Still unable to even think of his name, let alone say it, I came to the first door set into the wall on my right. The patterned wallpaper hung in torn strips and it smelt weird. The wall peered out from behind the paper, which looked scarred with black mildew and damp. Then I remembered how my father had insisted that the walls be coated with queets, the stuff that killed vampires.

The manor was very much how I had remembered it to be. I pushed against the door which swung open and then I changed my mind.

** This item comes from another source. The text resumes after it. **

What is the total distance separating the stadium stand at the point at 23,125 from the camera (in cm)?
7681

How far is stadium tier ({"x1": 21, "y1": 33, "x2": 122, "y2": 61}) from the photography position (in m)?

“Where has that statue come from?” I whispered. I couldn’t ever remember there being any statues in the manor - not in the grounds and definitely not inside. But then again, I couldn’t actually recall ever being in this room, so perhaps it had been here all the while. With the flame flickering before me, I cupped my hand around it, fearing that it might go out and leave me in total darkness. I could just make out that the windows had been boarded over with planks of wood so no one could see in and no one could see out. But that’s what made the statue so odd. It was kneeling down. At first I thought that it had been made to look as if it was in prayer, but as I stepped through the darkness, I could see that the figure had been shaped to look as if it were peering through a gap in the boards that covered the window. It looked as if the statue were trying to see outside.

I held the candle to the figure and could see that whoever had made it had failed to give the statue, eyes, ears, nose, and a mouth. Even so, I could tell that the figure was a young man. It had short hair and its body was carved with muscle. Not like one of those freaky bodybuilders you see on T.V., but just nice, like a well-toned guy. His upper body was naked and his lower half had been sculpted to look as if he was wearing a set of baggy jeans. As I peered through the orange glow of my light, I was mesmerised by the web of cracks and breaks that covered it. There were so many, I feared that should I touch it, it would fall apart before me in a pile of grey ash.

Apart from the statue, the room was empty. There wasn’t a bed, wardrobe, not one stitch of furniture, just the statue, which looked as if it were secretly trying to look out of the window. Then from behind me, the door suddenly slammed shut, snuffing out my light. The room went black and I screamed. With my free hand, I fumbled in my pockets for the book of matches I had found in the kitchen drawers. Placing the candle on the ground, I struck one of the matches, and a brilliant glow of orange light flared up before me and I screamed again. In my panic, I dropped the match and it went out. But in that split second of light, I had seen that statue again. He had no longer been looking out of the boarded-up window, but had now been standing before me, its blank, featureless face just inches from mine.